- [AUFGABENSTELLUNG]
A. Prüfe, ob die Aussagen (i), (ii) und (iii) mit dem Forenthread zum Verpacken von Grafikkarten übereinstimmen, und antworte jeweils mit Ja oder Nein samt den entscheidenden Worten des Threads als genauem Zitat. (i) Im Thread wird gefragt, wie man eine Grafikkarte ohne das ursprüngliche Paket verpackt. (ii) CPU-GPU rät, der Karte im Paket etwas Spielraum zu lassen. (iii) Star_KillA hat die Person mit der Signatur wiedergefunden und sie gefragt.
B. Gib jede Zeile der Einträge zurück, in der das Wort "Given" vorkommt, wobei Groß- und Kleinschreibung zählt.

- [TEXTABSCHNITT]
================================

# Grafikkarten sicher Verpacken// Bitte verschieben in Graka Topic



## Star_KillA (7. April 2010)

Hi 

Ich wollte fragen wie man Grakas gut verpackt wenn man das Packet nicht mehr hat und sie verschicken möchte .
Irgendjemand hat hier das in der Signatur Gallery
Wollte denjenigen eigentlich fragen aber habe ich dann nicht mehr gefunden 

Star_KillA


----------



## CPU-GPU (7. April 2010)

*AW: Grafikkarten sicher Verpacken*

mit luftpolsterfolie oder(und) schaumstoff  und dann halt in das paket tun (die karte sollte im paket nicht hin und her wackeln)


----------



## Star_KillA (7. April 2010)

*AW: Grafikkarten sicher Verpacken*

was meinst du mit luftpolsterfolie ? http://michael.mind-exchange.com/wp-content/2008/06/luftpolsterfolie.jpg

sowas ?

================================

- [EINGABEDATEN]
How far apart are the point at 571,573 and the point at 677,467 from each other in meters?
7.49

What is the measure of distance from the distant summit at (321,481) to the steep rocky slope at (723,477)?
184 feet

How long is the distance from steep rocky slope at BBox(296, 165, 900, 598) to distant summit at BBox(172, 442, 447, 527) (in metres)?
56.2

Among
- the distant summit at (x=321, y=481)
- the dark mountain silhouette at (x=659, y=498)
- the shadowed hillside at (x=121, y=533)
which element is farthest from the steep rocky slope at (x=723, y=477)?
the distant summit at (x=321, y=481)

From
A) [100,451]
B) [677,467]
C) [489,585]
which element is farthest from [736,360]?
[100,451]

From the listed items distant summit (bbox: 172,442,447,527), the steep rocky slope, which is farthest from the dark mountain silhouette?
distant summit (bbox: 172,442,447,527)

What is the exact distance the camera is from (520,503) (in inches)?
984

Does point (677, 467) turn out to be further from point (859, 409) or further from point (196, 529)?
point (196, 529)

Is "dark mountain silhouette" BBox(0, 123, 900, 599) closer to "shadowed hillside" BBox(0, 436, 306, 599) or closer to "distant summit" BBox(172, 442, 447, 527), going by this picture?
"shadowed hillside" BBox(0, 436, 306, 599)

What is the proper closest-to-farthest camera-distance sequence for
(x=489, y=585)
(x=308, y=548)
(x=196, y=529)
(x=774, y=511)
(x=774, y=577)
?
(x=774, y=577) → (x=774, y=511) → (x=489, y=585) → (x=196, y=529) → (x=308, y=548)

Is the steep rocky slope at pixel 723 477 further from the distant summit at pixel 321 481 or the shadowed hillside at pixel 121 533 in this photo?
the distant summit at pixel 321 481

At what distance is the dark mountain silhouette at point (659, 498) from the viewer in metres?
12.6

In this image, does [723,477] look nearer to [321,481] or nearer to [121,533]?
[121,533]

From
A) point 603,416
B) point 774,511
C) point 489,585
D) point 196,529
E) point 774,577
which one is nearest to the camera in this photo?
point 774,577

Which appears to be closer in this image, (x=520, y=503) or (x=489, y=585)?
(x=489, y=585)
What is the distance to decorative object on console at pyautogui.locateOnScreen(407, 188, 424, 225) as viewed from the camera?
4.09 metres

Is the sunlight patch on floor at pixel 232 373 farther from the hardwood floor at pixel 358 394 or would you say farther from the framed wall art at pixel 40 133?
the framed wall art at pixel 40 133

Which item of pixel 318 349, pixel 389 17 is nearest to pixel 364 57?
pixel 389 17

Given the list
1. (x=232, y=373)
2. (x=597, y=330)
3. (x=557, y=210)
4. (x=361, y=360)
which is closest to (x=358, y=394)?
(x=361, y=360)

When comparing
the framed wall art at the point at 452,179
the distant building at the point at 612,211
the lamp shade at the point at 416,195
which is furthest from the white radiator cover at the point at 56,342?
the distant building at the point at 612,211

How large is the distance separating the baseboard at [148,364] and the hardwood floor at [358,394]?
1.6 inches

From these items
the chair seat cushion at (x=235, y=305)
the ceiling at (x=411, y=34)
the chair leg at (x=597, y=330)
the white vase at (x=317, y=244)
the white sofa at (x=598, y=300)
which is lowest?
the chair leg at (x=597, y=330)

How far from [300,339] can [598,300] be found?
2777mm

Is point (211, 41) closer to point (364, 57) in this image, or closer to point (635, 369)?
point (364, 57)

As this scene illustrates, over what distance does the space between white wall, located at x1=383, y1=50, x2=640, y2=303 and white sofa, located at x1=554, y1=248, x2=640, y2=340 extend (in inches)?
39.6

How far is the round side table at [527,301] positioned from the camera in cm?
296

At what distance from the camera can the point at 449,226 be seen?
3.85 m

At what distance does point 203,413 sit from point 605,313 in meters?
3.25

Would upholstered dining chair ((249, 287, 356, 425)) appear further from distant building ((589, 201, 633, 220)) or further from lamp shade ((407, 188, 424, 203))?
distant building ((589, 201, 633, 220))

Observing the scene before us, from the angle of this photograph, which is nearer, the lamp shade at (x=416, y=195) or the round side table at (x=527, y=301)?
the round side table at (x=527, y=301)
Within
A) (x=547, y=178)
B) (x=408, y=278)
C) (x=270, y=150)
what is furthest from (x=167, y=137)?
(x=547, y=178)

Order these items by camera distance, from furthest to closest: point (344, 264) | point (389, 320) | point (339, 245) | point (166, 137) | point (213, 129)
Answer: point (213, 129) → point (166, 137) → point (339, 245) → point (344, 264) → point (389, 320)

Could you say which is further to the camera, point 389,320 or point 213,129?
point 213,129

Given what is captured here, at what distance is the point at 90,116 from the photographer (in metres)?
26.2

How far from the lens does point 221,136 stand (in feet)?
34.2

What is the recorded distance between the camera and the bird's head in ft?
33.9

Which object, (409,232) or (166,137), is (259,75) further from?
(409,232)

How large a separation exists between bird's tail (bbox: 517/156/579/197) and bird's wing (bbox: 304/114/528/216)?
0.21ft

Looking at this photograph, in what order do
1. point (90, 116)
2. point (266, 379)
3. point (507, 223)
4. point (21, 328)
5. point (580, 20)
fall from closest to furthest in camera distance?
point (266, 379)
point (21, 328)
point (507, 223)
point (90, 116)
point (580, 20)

================================

- [LÖSUNGEN JE AUFGABE]
A.
(i) Ja: „wie man Grakas gut verpackt wenn man das Packet nicht mehr hat“
(ii) Nein: „die karte sollte im paket nicht hin und her wackeln“
(iii) Nein: „Wollte denjenigen eigentlich fragen aber habe ich dann nicht mehr gefunden“

B.
Given the list
Given what is captured here, at what distance is the point at 90,116 from the photographer (in metres)?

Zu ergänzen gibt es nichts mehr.